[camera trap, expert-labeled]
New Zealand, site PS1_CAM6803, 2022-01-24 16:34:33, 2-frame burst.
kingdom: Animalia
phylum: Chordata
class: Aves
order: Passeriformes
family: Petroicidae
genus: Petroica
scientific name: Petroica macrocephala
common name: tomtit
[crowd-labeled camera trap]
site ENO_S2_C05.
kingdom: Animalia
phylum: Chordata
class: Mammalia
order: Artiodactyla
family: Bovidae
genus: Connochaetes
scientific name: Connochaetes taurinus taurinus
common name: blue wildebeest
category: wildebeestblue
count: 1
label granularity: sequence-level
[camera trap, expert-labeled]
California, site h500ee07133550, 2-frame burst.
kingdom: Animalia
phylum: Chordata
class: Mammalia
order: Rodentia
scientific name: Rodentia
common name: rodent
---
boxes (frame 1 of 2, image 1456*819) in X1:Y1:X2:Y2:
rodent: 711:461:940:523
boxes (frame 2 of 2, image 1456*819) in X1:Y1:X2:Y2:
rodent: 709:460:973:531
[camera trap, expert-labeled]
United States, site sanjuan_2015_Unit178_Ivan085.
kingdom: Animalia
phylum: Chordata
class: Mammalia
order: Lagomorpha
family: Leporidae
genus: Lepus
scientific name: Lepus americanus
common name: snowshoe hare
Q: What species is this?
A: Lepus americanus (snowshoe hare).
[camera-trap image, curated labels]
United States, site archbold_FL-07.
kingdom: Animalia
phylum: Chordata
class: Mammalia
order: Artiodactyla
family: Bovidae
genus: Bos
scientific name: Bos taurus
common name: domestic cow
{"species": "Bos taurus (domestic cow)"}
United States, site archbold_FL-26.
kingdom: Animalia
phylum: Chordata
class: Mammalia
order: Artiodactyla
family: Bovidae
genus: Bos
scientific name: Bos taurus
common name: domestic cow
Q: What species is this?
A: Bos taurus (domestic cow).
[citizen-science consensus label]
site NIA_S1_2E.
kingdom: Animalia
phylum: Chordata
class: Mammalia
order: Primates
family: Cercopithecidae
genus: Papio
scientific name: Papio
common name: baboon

^^^^^^^^

* _Task directions_: Give back the full listing above verbatim.

* _Task answer_:
[camera trap, expert-labeled]
New Zealand, site PS1_CAM6803, 2022-01-24 16:34:33, 2-frame burst.
kingdom: Animalia
phylum: Chordata
class: Aves
order: Passeriformes
family: Petroicidae
genus: Petroica
scientific name: Petroica macrocephala
common name: tomtit
[crowd-labeled camera trap]
site ENO_S2_C05.
kingdom: Animalia
phylum: Chordata
class: Mammalia
order: Artiodactyla
family: Bovidae
genus: Connochaetes
scientific name: Connochaetes taurinus taurinus
common name: blue wildebeest
category: wildebeestblue
count: 1
label granularity: sequence-level
[camera trap, expert-labeled]
California, site h500ee07133550, 2-frame burst.
kingdom: Animalia
phylum: Chordata
class: Mammalia
order: Rodentia
scientific name: Rodentia
common name: rodent
---
boxes (frame 1 of 2, image 1456*819) in X1:Y1:X2:Y2:
rodent: 711:461:940:523
boxes (frame 2 of 2, image 1456*819) in X1:Y1:X2:Y2:
rodent: 709:460:973:531
[camera trap, expert-labeled]
United States, site sanjuan_2015_Unit178_Ivan085.
kingdom: Animalia
phylum: Chordata
class: Mammalia
order: Lagomorpha
family: Leporidae
genus: Lepus
scientific name: Lepus americanus
common name: snowshoe hare
Q: What species is this?
A: Lepus americanus (snowshoe hare).
[camera-trap image, curated labels]
United States, site archbold_FL-07.
kingdom: Animalia
phylum: Chordata
class: Mammalia
order: Artiodactyla
family: Bovidae
genus: Bos
scientific name: Bos taurus
common name: domestic cow
{"species": "Bos taurus (domestic cow)"}
United States, site archbold_FL-26.
kingdom: Animalia
phylum: Chordata
class: Mammalia
order: Artiodactyla
family: Bovidae
genus: Bos
scientific name: Bos taurus
common name: domestic cow
Q: What species is this?
A: Bos taurus (domestic cow).
[citizen-science consensus label]
site NIA_S1_2E.
kingdom: Animalia
phylum: Chordata
class: Mammalia
order: Primates
family: Cercopithecidae
genus: Papio
scientific name: Papio
common name: baboon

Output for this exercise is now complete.